Tell me everything, everything just as it happened, everything from the moment you received my letter.”
And, holding her there in his arms, softening as best he could the more brutal details, he told her. And, at the end, for a little while she was silent; then in a strained, impulsive way she asked again:
”The chauffeur--you are sure--you are positive that he is dead?”
”Yes,” said Jimmie Dale grimly; ”I am sure.” And then the pent-up flood of questions burst from his lips. Who was the chauffeur? The package, the box numbered 428, and John Johansson? And the Crime Club? And the issue at stake? The danger, the peril that surrounded her? And she--above all--more than anything else--about herself--her strange life, its mystery?

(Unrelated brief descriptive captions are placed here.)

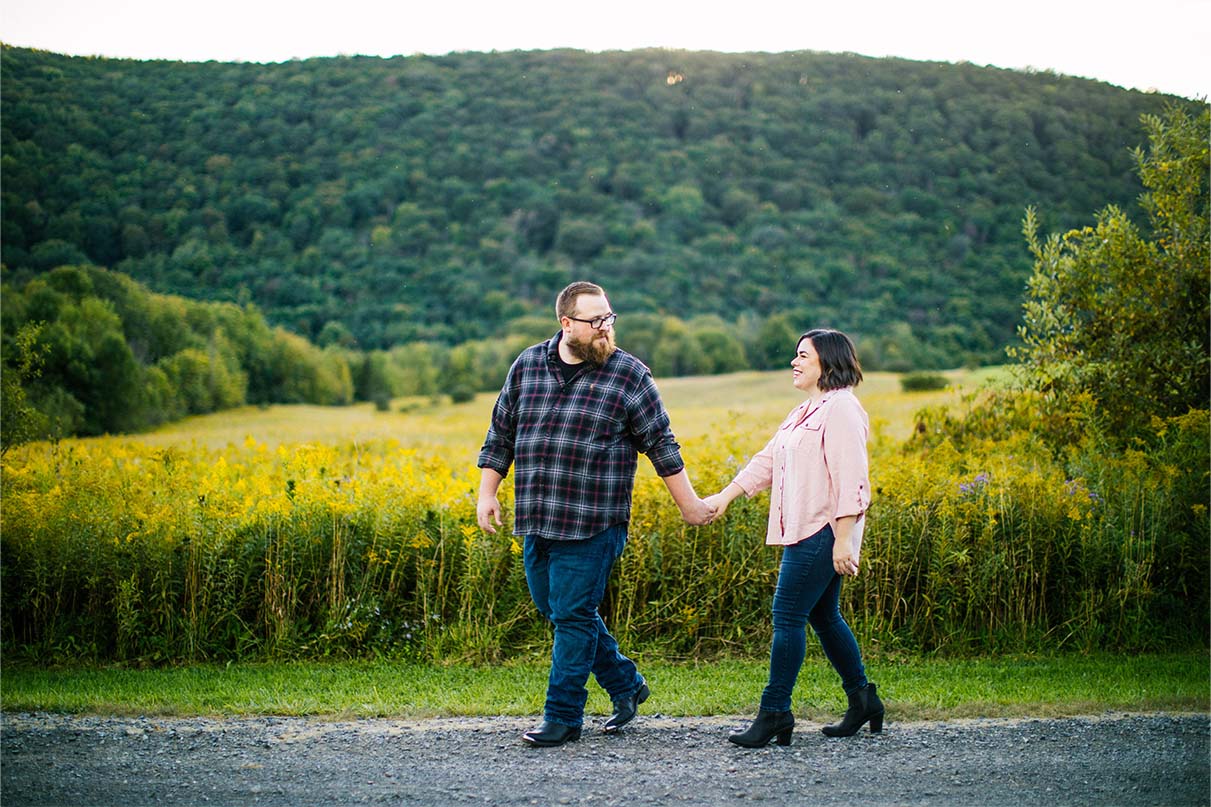 couple walks while holding hands at labrador pond in tully ny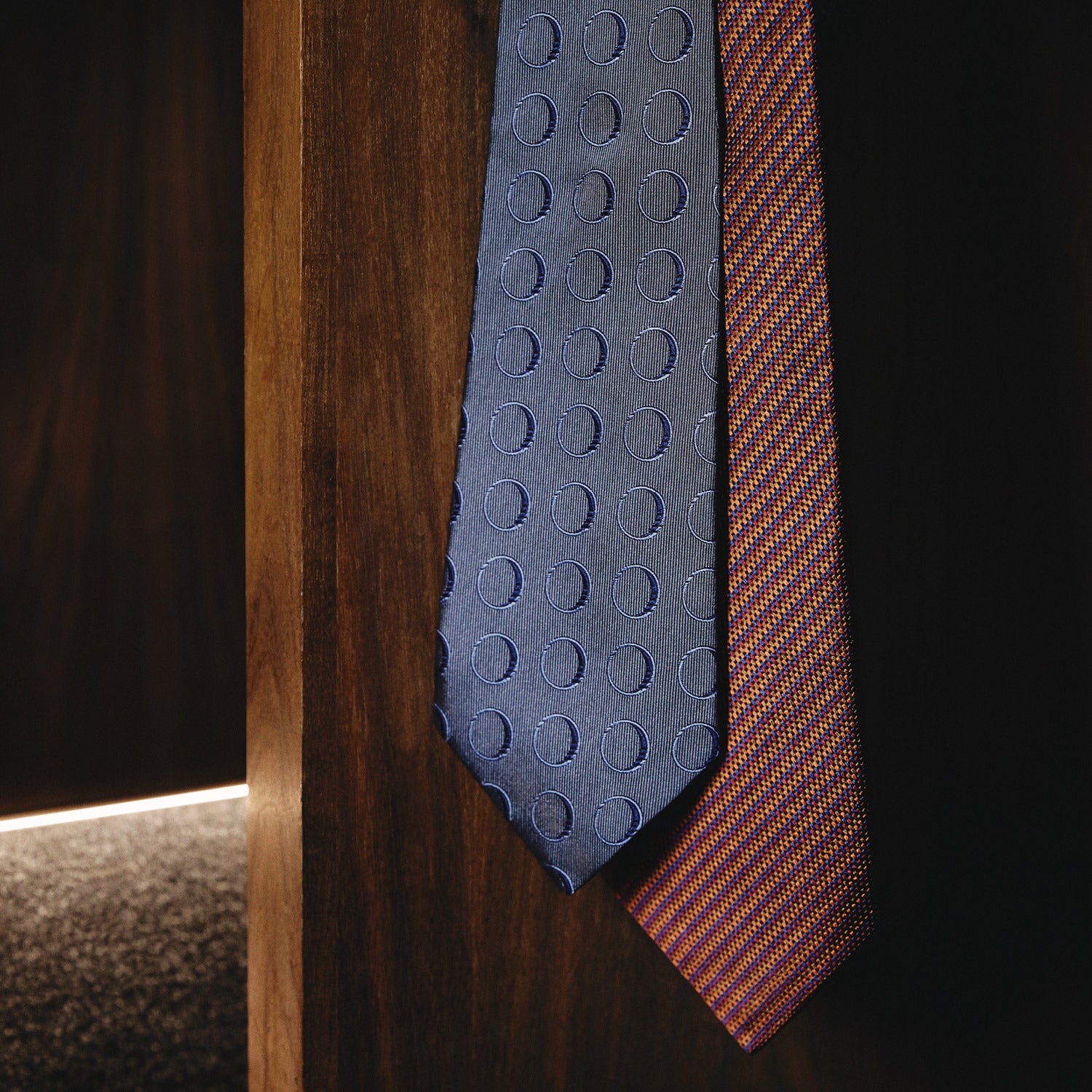 View 2 of product The Turnbull & Asser Die Another Day Circle Silk Tie, as seen on James Bond, features large dark blue ovals on a lighter blue background.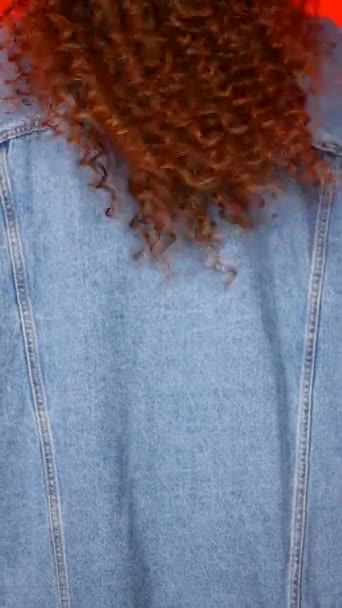 Beautiful young attractive woman with curly hair back , slow moving - Záběry, video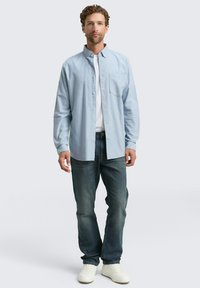 Lichtblauwe overhemd met knopen en een borstzak, gedragen over een wit T-shirt. Gekleed met donkere denim jeans en witte sneakers.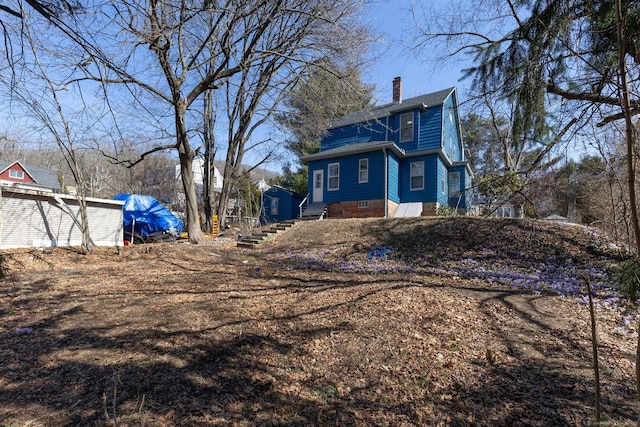 view of side of property featuring a chimney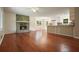 Spacious living room with hardwood floors, a stone fireplace, and an open floor plan leading to the kitchen at 174 Village Dr, Hiram, GA 30141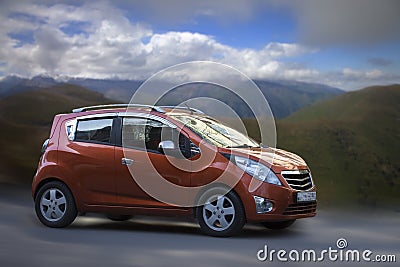 Chevrolet Spark orange car. Stock Photo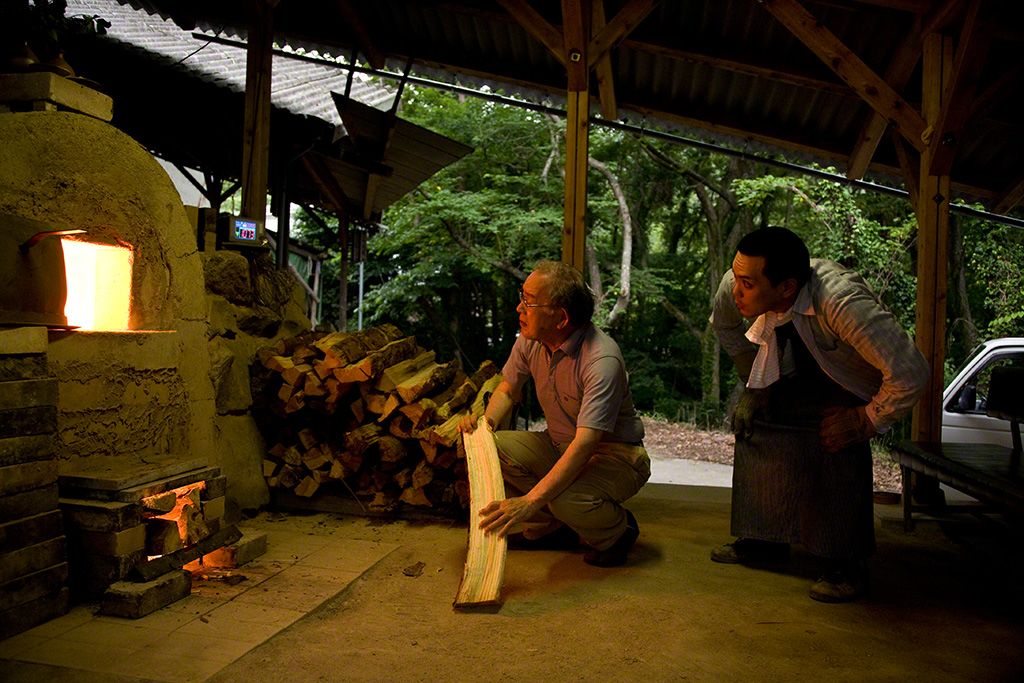 觀察窯中燒製情況的伊勢崎淳(左)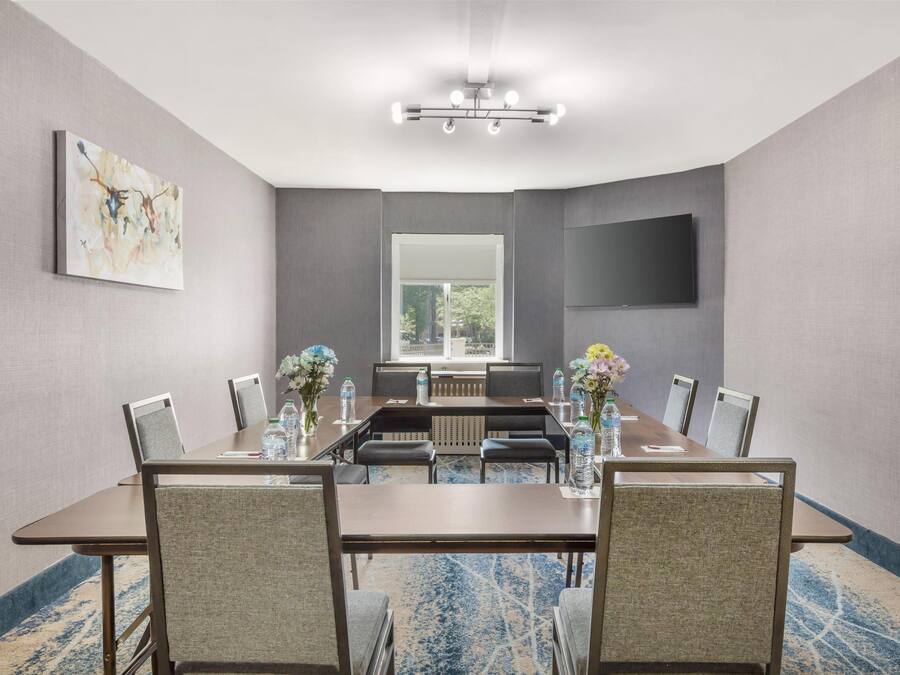 A conference room with a long table, chairs, a large mirror, and a flat-screen TV on the wall.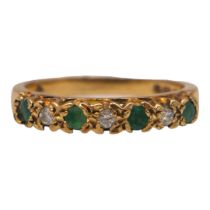 A 9CT GOLD, SEVEN STONE EMERALD & DIAMOND RING. Three brilliant round cut diamonds (approx.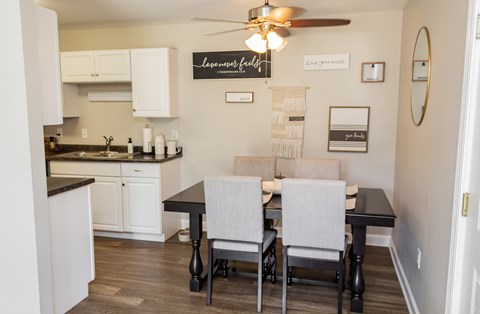 A kitchen with a table and chairs in the middle of the room.
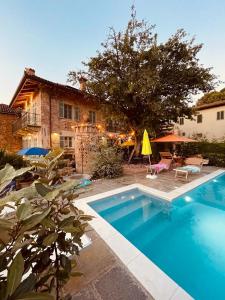 a swimming pool in front of a house at Appartamento Cico in Andezeno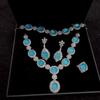 Juego al por mayor de calcedonia helada azul celeste con incrustaciones plateadas, aretes de ágata azul celeste, pulsera, vestido de noche, juego de jade de cuatro piezas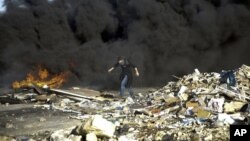 Un manifestante se pone a cubierto durante enfrentamientos con solados israelíes cerca de Ramala, Cisjordania, el 13 de diciembre de 2018.
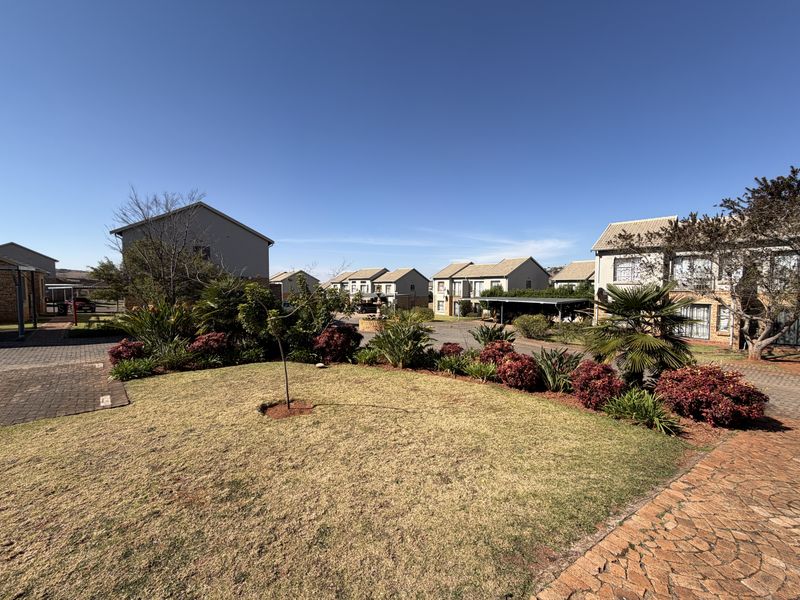 A view of the apartment complex grounds featuring a well-maintained lawn, landscaped garden beds, paved walkways, and covered carport parking areas.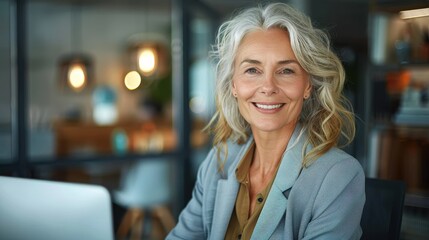 Fototapeta premium A confident senior woman with white hair and gray blazer smiling at her workspace, capturing the essence of professional success and comfort in a modern office environment.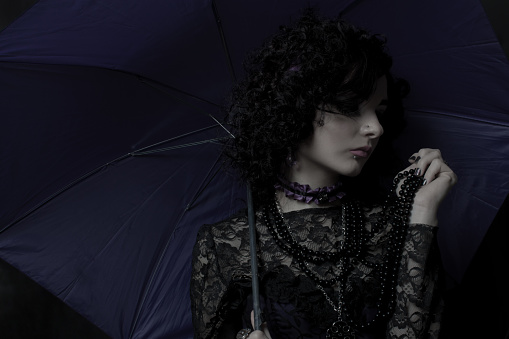 Old fashioned lady with umbrella over dark background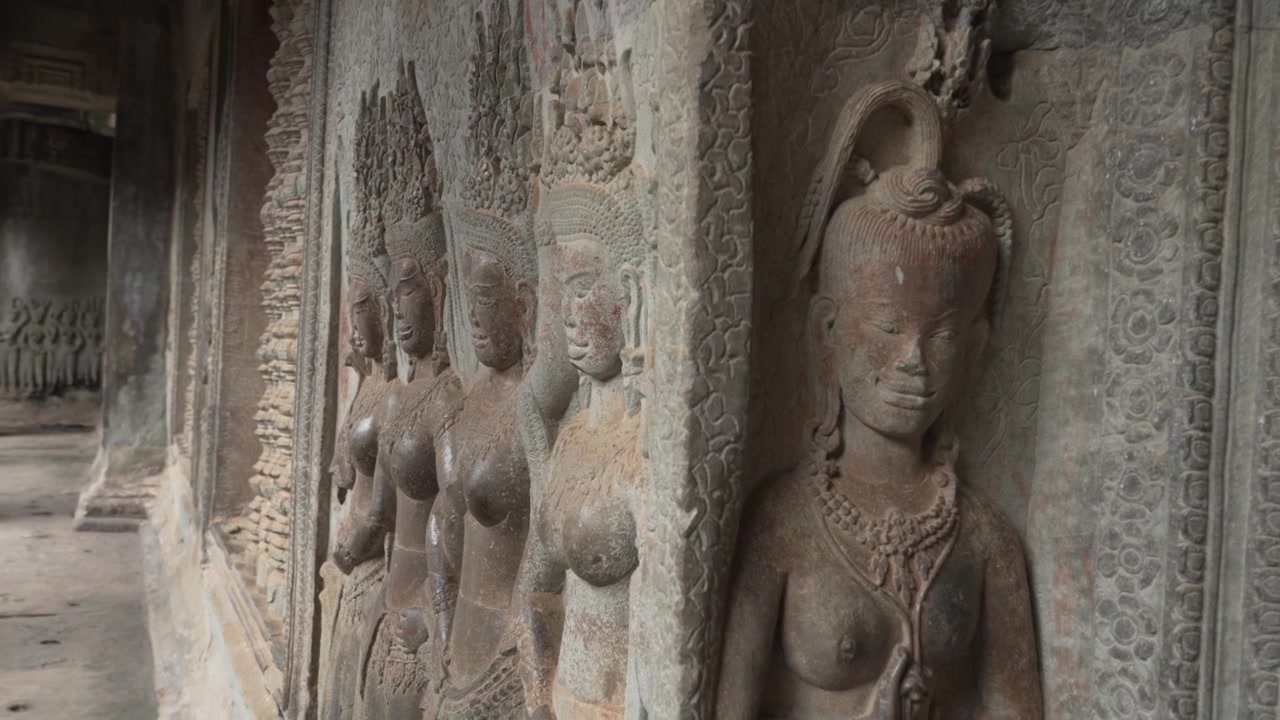 Fila di antiche sculture in pietra Devata ad Angkor Wat, Cambogia.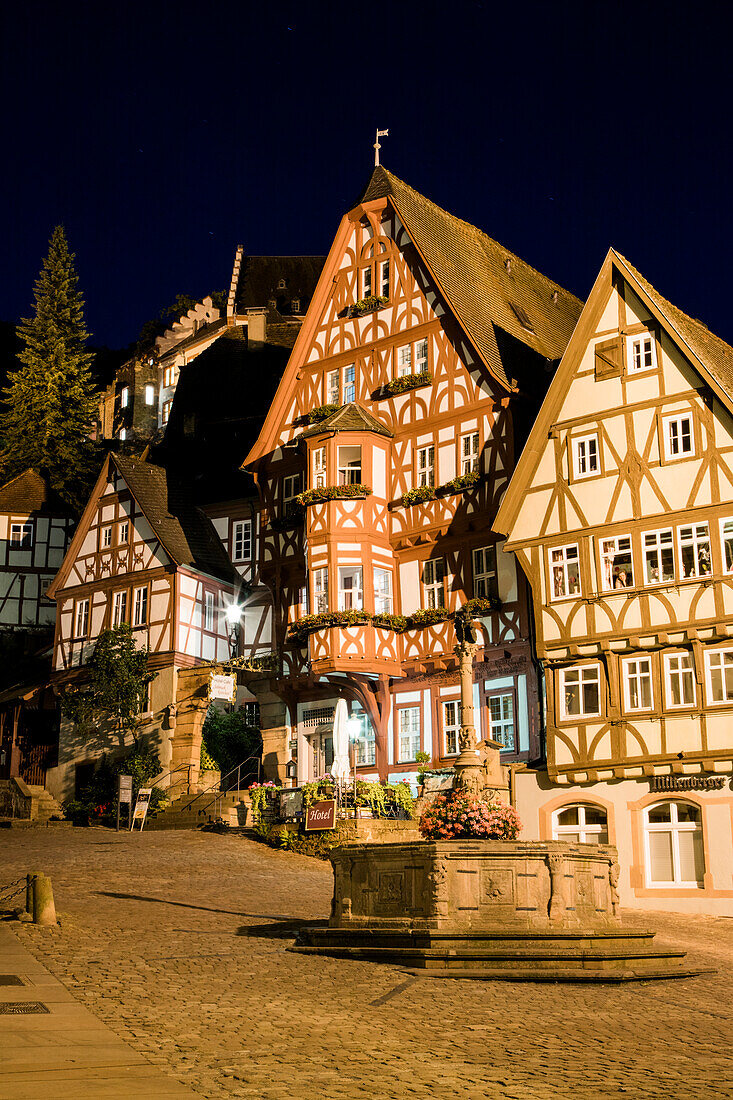 Alter Brunnen und Fachwerkhaus Hotel Café Schmuckkästchen in der Altstadt bei Nacht, Miltenberg, Spessart-Mainland, Bayern, Deutschland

She checked him with a strangely wistful touch of her finger upon his lips, with a queer, pathetic shake of her head.
”No, Jimmie; not that way. You would never understand. I cannot--”
”But I am to know--now! Surely I am to know NOW!” he cried, a sudden sense of dismay upon him. Three years! Three years--and always the ”next” time! ”I must know now, if I am to help you!”
She smiled a little wanly at him, as she drew herself away, and, dropping into a chair, placed her elbows on the rickety table, cupping her chin in her hands.
”Yes; you are to know now,” she said, almost as though she were talking to herself; then, with a swift intake of her breath, impulsively: ”Jimmie! Jimmie! I had thought that it would be all so different when--when you came. That--that I would have nothing to fear--for you--for me--because--it would be all over. And now you are here, Jimmie--and, oh, thank G.o.d for you!--but I feel to-night almost--almost as though it were hopeless, that--that we were beaten.”
”Beaten!” He stepped quickly to the table, and sat down, and took one of her hands away from her face to hold it in both his own. ”Beaten!”